> [TEXTO APRESENTADO]:
Exclusivo: visitamos o set de Narcos, série protagonizada pelo brasileiro Wagner Moura
“Existe o Pablo que conhecemos, que como ator não faz sentido julgar ou seria muito difícil interpretá-lo, e existe o homem de família”, diz o ator; o nascimento do narcotráfico é tema da série da Netflix, que estreia em 28 de agosto.
por Roberto Larroude, de Bogotá
11 de Julho de 2015 às 10:17
11 de Julho de 2015 às 10:17
Impossível falar em tráfico de cocaína e não pensar em Pablo
Escobar. “El Padrino”, conforme define o personagem de Johnny Depp no
filme Profissão de Risco, “era o cara, o chefe de tudo, O Mágico!”. Em Narcos,
série da Netflix sobre o nascimento do narcotráfico, ele certamente
será um dos protagonistas. Coube ao brasileiro Wagner Moura a missão de
interpretá-lo neste projeto internacional, com dez episódios que chegam
ao serviço de streaming em 28 de agosto. “É um ótimo personagem, muito
contraditório. Existe o Pablo que conhecemos, que como ator não faz
sentido julgar ou seria muito difícil interpretá-lo, e existe o homem de
família, o ser humano”, conta o ator. Ele aceitou o convite do diretor e
velho amigo José Padilha, com quem trabalhou nos dois filmes Tropa de
Elite, antes mesmo de ler o roteiro. A partir daí, já começou a
preparação. “Não sabia quando seriam as filmagens, então tive aulas de
castelhano por conta própria, me mudei para Medellín e me matriculei na
universidade local. Também visitei o bairro que leva o nome dele e foi
muito intenso. Tem um mural com a cara [de Escobar] pintada ao lado de Jesus Cristo. Ele é idolatrado”, explica.

> [TAREFA A]:
Transcreva literalmente o trecho da reportagem sobre Narcos que começa em "Exclusivo: visitamos o" e vai até "estreia em 28 de agosto.", inclusive.
> [TAREFA B]:
Resuma a reportagem sobre Narcos em duas frases.
> [TAREFA C]:
Com base na reportagem sobre Narcos, responda:
(i) Quantos episódios tem a série?
(ii) Com qual diretor Wagner Moura trabalhou nos dois filmes Tropa de Elite?
(iii) Para qual cidade o ator se mudou durante a preparação?

> [EXTRATO DOS DADOS]:
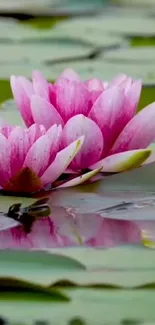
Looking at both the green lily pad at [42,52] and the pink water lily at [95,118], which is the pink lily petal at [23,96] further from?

> [RESPOSTA ESPERADA A]:
Exclusivo: visitamos o set de Narcos, série protagonizada pelo brasileiro Wagner Moura
“Existe o Pablo que conhecemos, que como ator não faz sentido julgar ou seria muito difícil interpretá-lo, e existe o homem de família”, diz o ator; o nascimento do narcotráfico é tema da série da Netflix, que estreia em 28 de agosto.

> [RESPOSTA ESPERADA B]:
Narcos, série da Netflix sobre o nascimento do narcotráfico, tem dez episódios que estreiam em 28 de agosto, e o brasileiro Wagner Moura interpreta Pablo Escobar. O ator aceitou o convite do diretor José Padilha antes mesmo de ler o roteiro e, na preparação, teve aulas de castelhano, mudou-se para Medellín e matriculou-se na universidade local.

> [RESPOSTA ESPERADA C]:
(i) Dez episódios.
(ii) José Padilha.
(iii) Medellín.